Баба горько вздохнула:
-- Гадалка на Подоле гадает, сказала, война кончится, когда
картошка зацветет.
-- Ну, я думаю, раньше, -- возразил мужчина с портфелем.
На него кидали злые взгляды, но никто спорить не стал:
боялись.
Я был очень голодный, у меня часто кружилась голова, и я,
как говорится, от ветра шатался. Пачка газет была тяжела, руки
устали, ноги гудели.
Шурка все разбойничал у ворот парка, а я присел на какие-то
каменные ступеньки и задумался. Перед войной мы с мамой бывали
в Москве. Я хорошо ее помнил. Вот, значит, скоро немцы возьмут
Москву, будут ездить в метро, ходить по Охотному ряду.
Мавзолей они, пожалуй, взорвут. Повесят приказ и начнут
расстреливать евреев, цыган, заложников... Потом зацветет
картошка, и на земле окончательно наступит царство Гитлера...
Я так ярко представил себе эту картину, что во мне все
похолодело.
Газеты, понимаете, такое дело: на них не заработаешь, пока
не продашь до конца, а нужно продать именно сегодня: товар,
так сказать, скоропортящийся. Поэтому бегай и бегай, деньги
сами не придут, их надо вырывать. Однако сил у меня не было
подняться, я сидел на этих ледяных ступенях, пока не промерз
до костей, с мучительной надеждой замечал издали каждого
прохожего, который мог быть возможным покупателем.
Мы с Шуркой увидели большую-большую толпу. Она валила от
Подола, запрудив всю Кирилловскую, темная лавина, словно
какое-то стихийное шествие.
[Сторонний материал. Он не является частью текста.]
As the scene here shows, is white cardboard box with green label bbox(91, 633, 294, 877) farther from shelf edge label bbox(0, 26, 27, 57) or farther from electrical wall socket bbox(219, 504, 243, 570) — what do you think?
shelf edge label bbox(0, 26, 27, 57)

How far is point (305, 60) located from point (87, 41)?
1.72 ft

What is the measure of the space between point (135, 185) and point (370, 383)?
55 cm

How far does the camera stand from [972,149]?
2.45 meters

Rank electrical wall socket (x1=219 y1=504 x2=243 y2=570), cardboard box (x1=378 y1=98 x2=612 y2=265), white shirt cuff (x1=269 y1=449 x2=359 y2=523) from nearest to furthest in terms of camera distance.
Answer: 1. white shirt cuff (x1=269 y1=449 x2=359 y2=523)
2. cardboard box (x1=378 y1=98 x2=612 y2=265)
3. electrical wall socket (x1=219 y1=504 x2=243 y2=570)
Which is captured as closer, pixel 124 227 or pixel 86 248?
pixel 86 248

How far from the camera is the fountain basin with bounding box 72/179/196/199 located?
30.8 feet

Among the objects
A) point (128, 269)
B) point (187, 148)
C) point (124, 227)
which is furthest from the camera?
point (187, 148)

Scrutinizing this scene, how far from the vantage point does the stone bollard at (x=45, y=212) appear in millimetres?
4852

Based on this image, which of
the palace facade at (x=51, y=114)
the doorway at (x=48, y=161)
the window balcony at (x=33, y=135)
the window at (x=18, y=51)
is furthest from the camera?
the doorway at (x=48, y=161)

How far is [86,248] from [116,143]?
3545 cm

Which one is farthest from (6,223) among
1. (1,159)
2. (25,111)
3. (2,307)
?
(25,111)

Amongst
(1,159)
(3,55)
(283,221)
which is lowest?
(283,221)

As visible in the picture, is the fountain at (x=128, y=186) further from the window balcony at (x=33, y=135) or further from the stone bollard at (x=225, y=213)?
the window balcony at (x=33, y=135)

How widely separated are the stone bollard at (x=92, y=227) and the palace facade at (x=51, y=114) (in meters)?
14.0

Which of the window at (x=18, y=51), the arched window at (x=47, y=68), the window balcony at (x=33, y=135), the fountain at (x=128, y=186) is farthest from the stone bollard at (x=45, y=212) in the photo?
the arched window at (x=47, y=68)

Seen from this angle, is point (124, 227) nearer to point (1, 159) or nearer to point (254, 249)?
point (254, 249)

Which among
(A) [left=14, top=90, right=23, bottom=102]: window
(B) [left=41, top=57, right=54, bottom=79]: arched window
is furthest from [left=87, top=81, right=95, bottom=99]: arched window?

В нем было что-то зловещее, но мы
это не сразу сообразили, а кинулись навстречу со своими
газетами.
Только тут заметили конвоиров. Это вели пленных. Их было
много. Они шли беспорядочной толпой, спотыкаясь, сталкиваясь,
как стадо, которое гонят на бойню. А верно, тогда так и
говорили: не "ведут", а "гонят" пленных.
Они были грязные, заросшие, с какими-то совершенно
безумными глазами. На многих из них солдатские шинели висели
клочьями, у одних ноги обмотаны тряпьем, другие босые, кое у
кого котомки. Шорох и топот стояли в воздухе, они все
топотали, тупо глядя перед собой, только редко-редко кто жадно
взглядывал на нас с Шуркой, а щеголеватые конвоиры цокали
коваными сапогами и перекликались по-немецки.
В окнах и воротах появились испуганные лица...
А через пару дней у нас укрылся один из бежавших пленных.
Он рассказывал всю ночь. Он был саратовский родом, его звали
Василием, но фамилию я не запомнил. Следующая глава построена
на основе его рассказа.
ДАРНИЦА
Окруженные части Юго-Западного фронта пытались вырваться из
Киева через Дарницу, но были перебиты или взяты в плен.